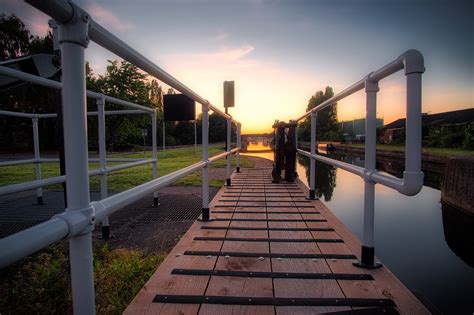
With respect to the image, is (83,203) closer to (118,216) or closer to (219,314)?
(219,314)

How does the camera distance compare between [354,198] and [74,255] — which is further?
[354,198]

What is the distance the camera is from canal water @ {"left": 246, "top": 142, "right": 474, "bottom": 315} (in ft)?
15.6

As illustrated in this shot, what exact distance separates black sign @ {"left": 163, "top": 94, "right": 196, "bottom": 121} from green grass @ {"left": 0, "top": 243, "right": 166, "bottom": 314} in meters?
1.61

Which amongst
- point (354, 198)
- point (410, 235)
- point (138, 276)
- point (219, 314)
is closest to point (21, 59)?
point (138, 276)

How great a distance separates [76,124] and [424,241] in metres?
8.10

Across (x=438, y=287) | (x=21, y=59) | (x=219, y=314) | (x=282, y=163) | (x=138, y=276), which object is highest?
(x=21, y=59)

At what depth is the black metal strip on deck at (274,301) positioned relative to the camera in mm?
1447

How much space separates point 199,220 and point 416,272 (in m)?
4.69

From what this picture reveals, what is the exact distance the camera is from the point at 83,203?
79cm

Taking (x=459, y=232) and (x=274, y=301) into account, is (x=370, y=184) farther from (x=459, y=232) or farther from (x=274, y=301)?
(x=459, y=232)

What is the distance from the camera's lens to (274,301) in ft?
4.82

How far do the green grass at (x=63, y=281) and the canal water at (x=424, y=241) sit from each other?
4.20 m

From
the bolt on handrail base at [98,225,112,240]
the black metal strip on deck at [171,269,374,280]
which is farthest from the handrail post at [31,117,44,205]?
the black metal strip on deck at [171,269,374,280]

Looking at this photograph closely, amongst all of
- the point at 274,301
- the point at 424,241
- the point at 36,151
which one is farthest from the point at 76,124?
the point at 424,241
════════
Beginning at the line where "What is the distance from" appears, extract each line through the end of the data above; keep them exact and include nothing else.

RESPONSE ::
What is the distance from the camera's lens to (274,301) in ft?
4.82

How far do the green grass at (x=63, y=281) and the canal water at (x=424, y=241) sit from each other?
4.20 m

From
the bolt on handrail base at [98,225,112,240]
the black metal strip on deck at [171,269,374,280]
which is farthest from the handrail post at [31,117,44,205]?
the black metal strip on deck at [171,269,374,280]

Looking at this photograph closely, amongst all of
- the point at 274,301
- the point at 424,241
- the point at 36,151
which one is farthest from the point at 76,124?
the point at 424,241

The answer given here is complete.